Array.from(document.querySelectorAll('*')).map(el => [el, getComputedStyle(el).zIndex]).filter(v => !isNaN(parseInt(v[1]))).sort((a, b) => b[1] - a[1]).slice(0, 5)

Answer 1

This is a modified version of kennebec's/Pravens code which finds the highest z-index within a stacking context. This version also takes opacity into account.

If all you're looking for is to position an element on top of everything else in the page, simply call highZ(document.body) or just highZ(). It finds the highest z-index of the root stacking context which will do exactly that.

• Only non-statically positioned elements matter within a stacking context.
• Elements that are not positioned do not start a new stacking context. So their descendents may exist in the current stacking context. Hence the recursion.
• Also, if the z-index is 'auto', the element does not start a new stacking context, so you must recurse through its elements.

• elements with an opacity value less than 1 start a new stacking context. If an element with opacity less than 1 is not positioned, implementations must paint the layer it creates, within its parent stacking context, at the same stacking order that would be used if it were a positioned element with ‘z-index: 0’ and ‘opacity: 1’. If an element with opacity less than 1 is positioned, the ‘z-index’ property applies as described in [CSS21], except that ‘auto’ is treated as ‘0’ since a new stacking context is always created.

  function highZ(parent, limit){
      limit = limit || Infinity;
      parent = parent || document.body;
      var who, temp, max= 1, opacity, i= 0;
      var children = parent.childNodes, length = children.length;
      while(i<length){
          who = children[i++];
          if (who.nodeType != 1) continue; // element nodes only
          opacity = deepCss(who,"opacity");
          if (deepCss(who,"position") !== "static") {
              temp = deepCss(who,"z-index");
              if (temp == "auto") { // positioned and z-index is auto, a new stacking context for opacity < 0. Further When zindex is auto ,it shall be treated as zindex = 0 within stacking context.
                  (opacity < 1)? temp=0:temp = highZ(who);
              } else {
                  temp = parseInt(temp, 10) || 0;
              }
          } else { // non-positioned element, a new stacking context for opacity < 1 and zindex shall be treated as if 0
              (opacity < 1)? temp=0:temp = highZ(who);
          }
          if (temp > max && temp <= limit) max = temp;                
      }
      return max;
  }
  
  function deepCss(who, css) {
      var sty, val, dv= document.defaultView || window;
      if (who.nodeType == 1) {
          sty = css.replace(/\-([a-z])/g, function(a, b){
              return b.toUpperCase();
          });
          val = who.style[sty];
          if (!val) {
              if(who.currentStyle) val= who.currentStyle[sty];
              else if (dv.getComputedStyle) {
                  val= dv.getComputedStyle(who,"").getPropertyValue(css);
              }
          }
      }
      return val || "";
  }
  

Answer 2

You only need sibling elements to find the highest z-index, so start with a parent element or the body.

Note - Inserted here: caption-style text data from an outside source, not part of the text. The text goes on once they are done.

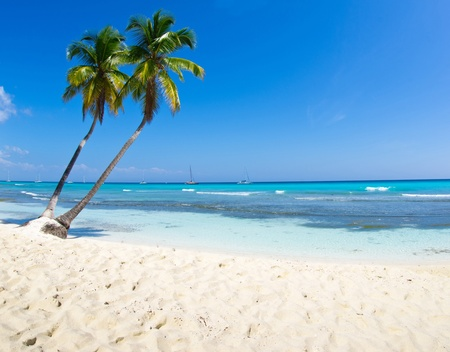 sunny day: beautiful beach and tropical sea Stock Photo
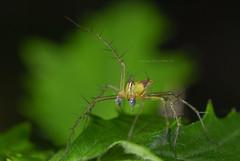細紋貓蛛(雄)  Oxyopes macilentus L. Koch, 1878 (Taiwan-Awei) Tags: awei taiwanawei spider macro 蜘蛛 林敬偉 微距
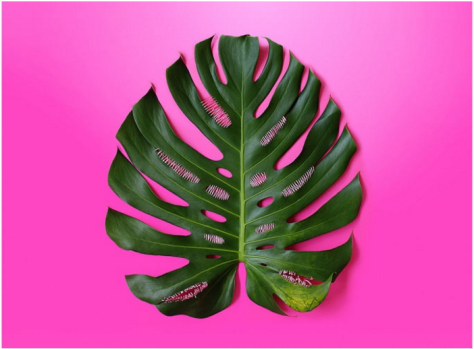 """Juliana Curi """"Pink Intervention #1"""" 2015 35.4"""" x 27"""" (90 x 68 cm) Natural leaf, Embroidery thread, Photoprinted on Fine Art paper"""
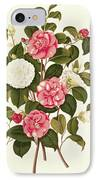 Camellia IPhone Case by English School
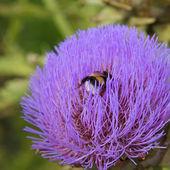 Bumblebee on artichoke flower — Stock Photo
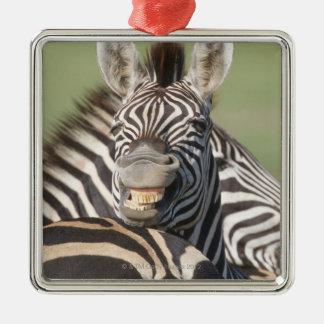 Tala Private Reserve, Kwazulu Natal, South Metal Ornament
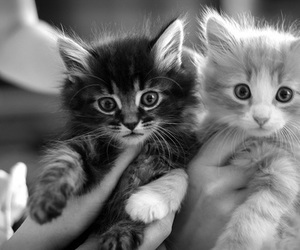beauty, black and white, and cool image
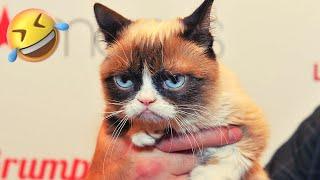 TOP 10 FUNNIEST CAT Videos #1  | Cat Lovers | Funny Pet Videos | SHORT & FUNNY Videos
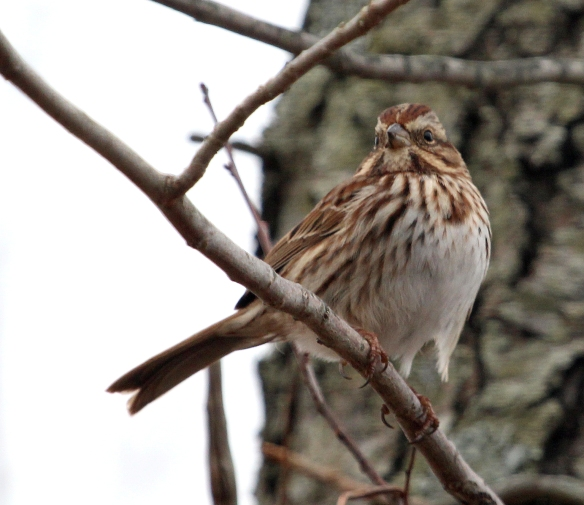 Photo by Chris Bosak Song Sparrow at Taylor Farm in Norwalk, Conn., during the 115th Christmas Bird Count.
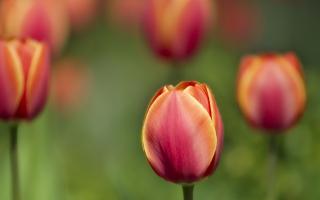 Tulips Macro Shot
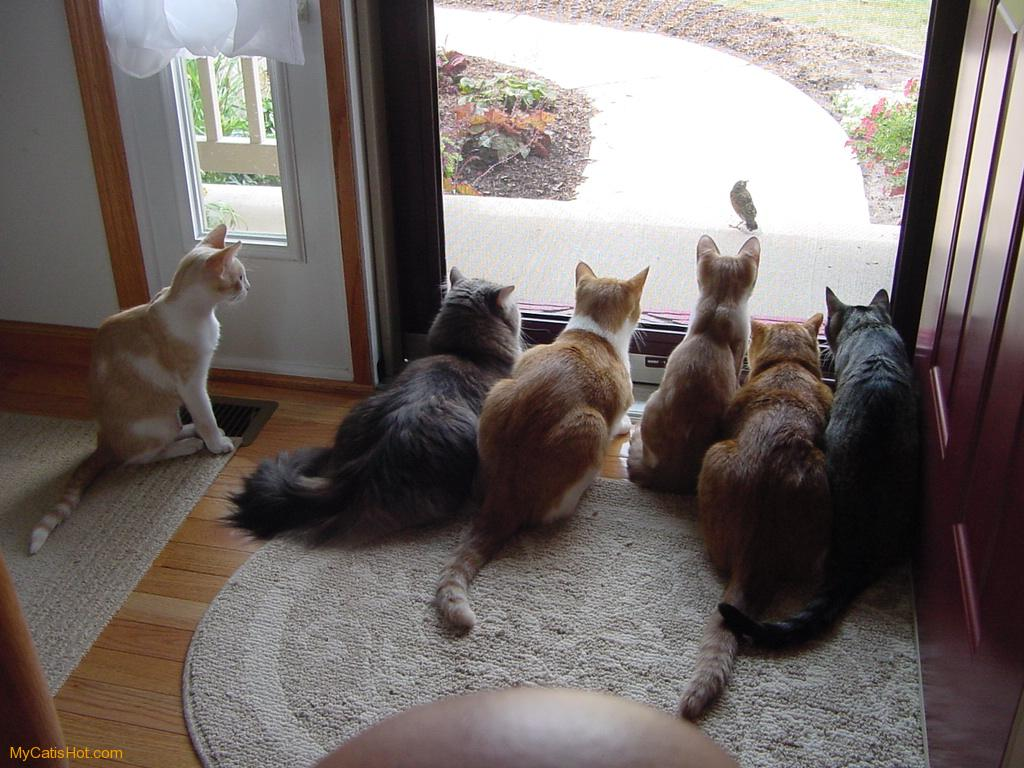 Special Cat Pictures Funny
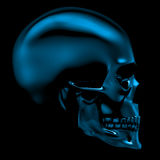 Glass skull Stock Photo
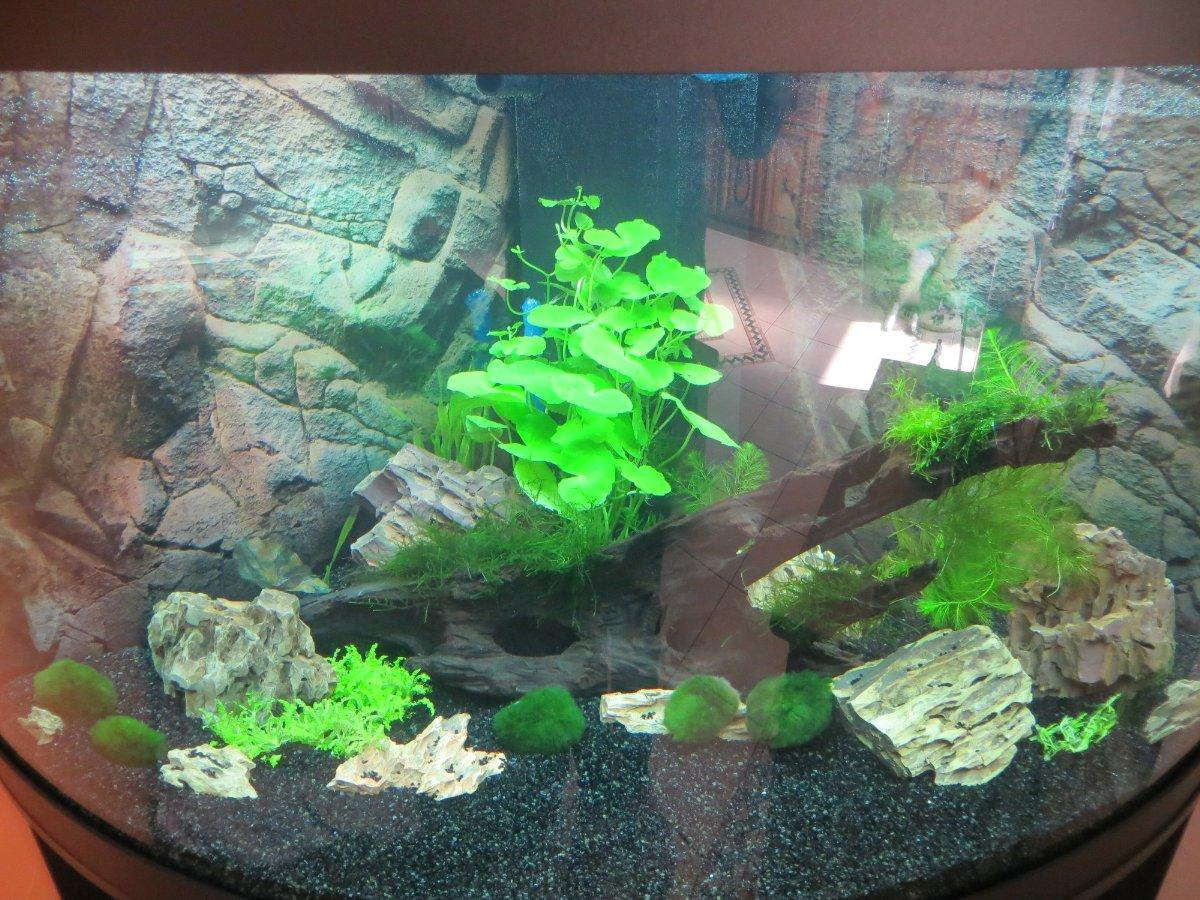 aquarium richtig einrichten top aquarium richtig einrichten with aquarium richtig einrichten. Black Bedroom Furniture Sets. Home Design Ideas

And often you have some element with a really high z-index that you want to be always on top- if so, ignore z indexes over a million or whatever is safely above the number of siblings.

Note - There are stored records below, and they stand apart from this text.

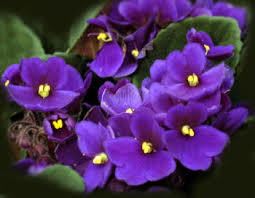 Violet is Februarys birth flower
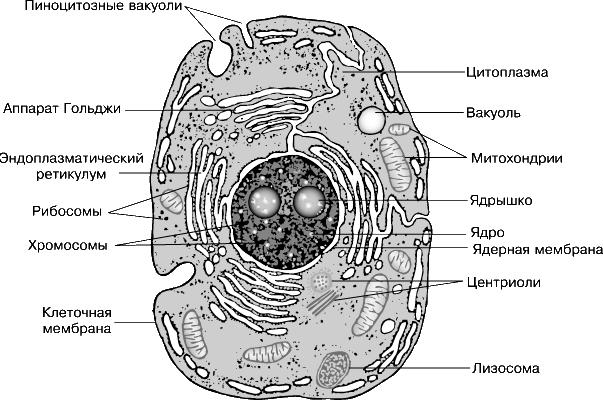 Изображение животной клетки
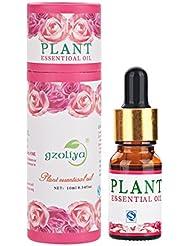 ローズプラントエッセンシャルオイル、10ml天然香り高いドロッパーアロマオイルは疲労を和らげます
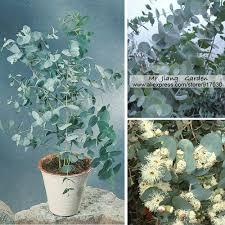 silver drop eucalyptus silver drop eucalyptus seeds 1 gram 250 seeds eucalyptus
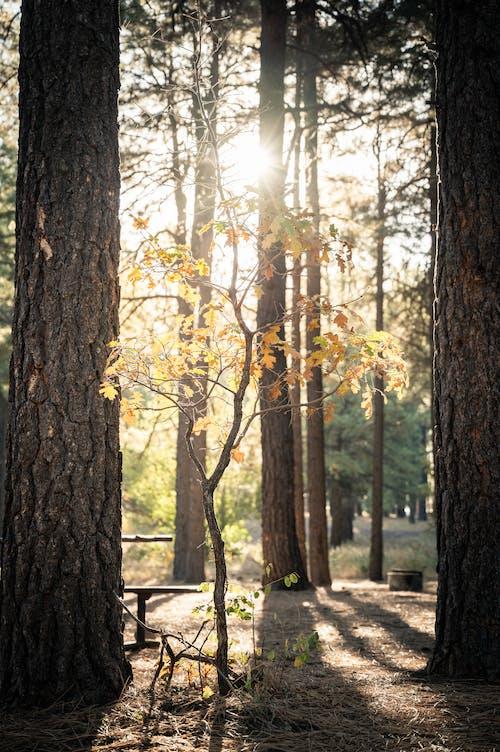 Základová fotografie zdarma na téma borovice, dřevo, kmen, krajina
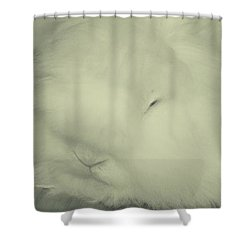 Mashy Potato Shower Curtain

You can do it in one function, but the syntax for finding stylesheet values is handy to have around.

function highZ(pa, limit){
    limit= limit || Infinity;
    pa= pa || document.body;
    var who, tem, mx= 1, A= [], i= 0, L;
    pa= pa.childNodes, L= pa.length;
    while(i<L){
        who= pa[i++]
        if(who.nodeType== 1){
            tem= parseInt(deepCss(who,"z-index")) || 0;
            if(tem> mx && tem<=limit) mx= tem;
        }
    }
    return mx;
}
function deepCss(who, css){
    var sty, val, dv= document.defaultView || window;
    if(who.nodeType== 1){
        sty= css.replace(/\-([a-z])/g, function(a, b){
            return b.toUpperCase();
        });
        val= who.style[sty];
        if(!val){
            if(who.currentStyle) val= who.currentStyle[sty];
            else if(dv.getComputedStyle){
                val= dv.getComputedStyle(who,"").getPropertyValue(css);
            }
        }
    }
    return val || "";
}

alert(highZ())

Answer 3

meder makes a great point! I tried to code it anyway, because I'm bored at work and can't help myself:

NOTE: Will only work on style set using the style attribute (won't capture style set by stylesheets)

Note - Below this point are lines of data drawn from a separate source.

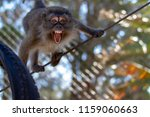 angry baboon in tree  | Shutterstock . vector #1159060663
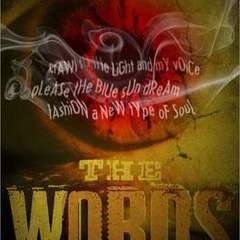 "Hire Stewart Williams - Portfolio - ""The Words"" Book Cover"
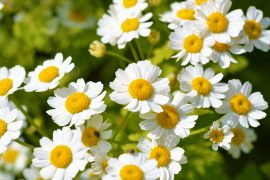 A compound with anti-cancer properties can be produced directly from a common flowering plant in the daisy family known as feverfew.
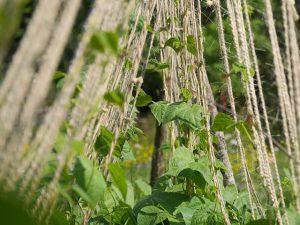Green bean plants on a trellis.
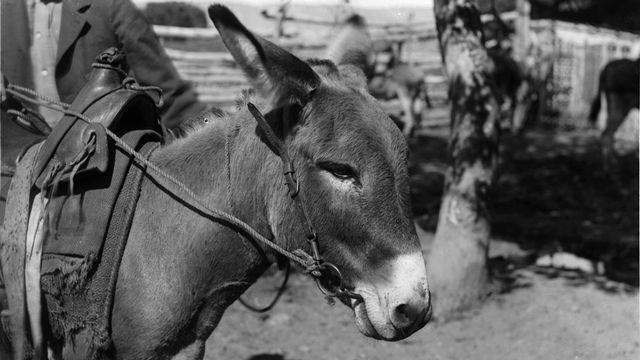 Problème de mathématiques d'août 2014 - RTSDécouverte [California Historical Society Collection, 1860-1960 - University of Southern California (Domaine public)]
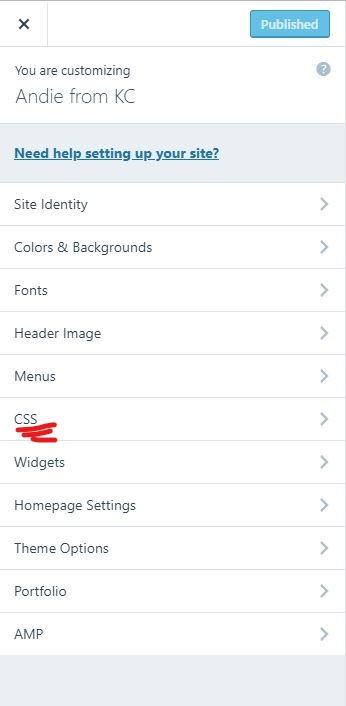 CSS Customizer in WordPress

function getHighIndex (selector) {
    if (!selector) { selector = "*" };

    var elements = document.querySelectorAll(selector) ||
                   oXmlDom.documentElement.selectNodes(selector),
        i = 0,
        e, s,
        max = elements.length,
        found = [];

    for (; i < max; i += 1) {
        e = elements[i].style.zIndex;
        s = elements[i].style.position;
        if (e && s !== "static") {
          found.push(parseInt(e, 10));
        }
    }

    return found.length ? Math.max.apply(null, found) : 0;
}

Answer 4

You would need to loop through every single element in the DOM and keep track of the max z-index found as you loop, along with the element that has that z-index. Then, when you are done, you will have the element you are looking for.

This is an incredibly intensive piece of script and could kill your users' browsers. Why in the world would you want to do this?

Answer 5

It's not as simple as finding the element with the highest z-index. Stacking order also depends on tree relationship, so if a static positioned element with the most z-index explicitly set, and if your code retrieved that, it would be useless since z-index is useless on static positioned elements.

In addition, IE's stacking order rules are completely broken so you would have to account for that as well. And you may have to account for iframe/select elements in IE pre 8/9 since they have more stacking order priority than any other nodes.

This would probably be useful: http://www.w3.org/TR/CSS21/zindex.html

You'd have to follow all of those and account for IE bugs in order to have a consistent method of getting the element with the most stacking order priority.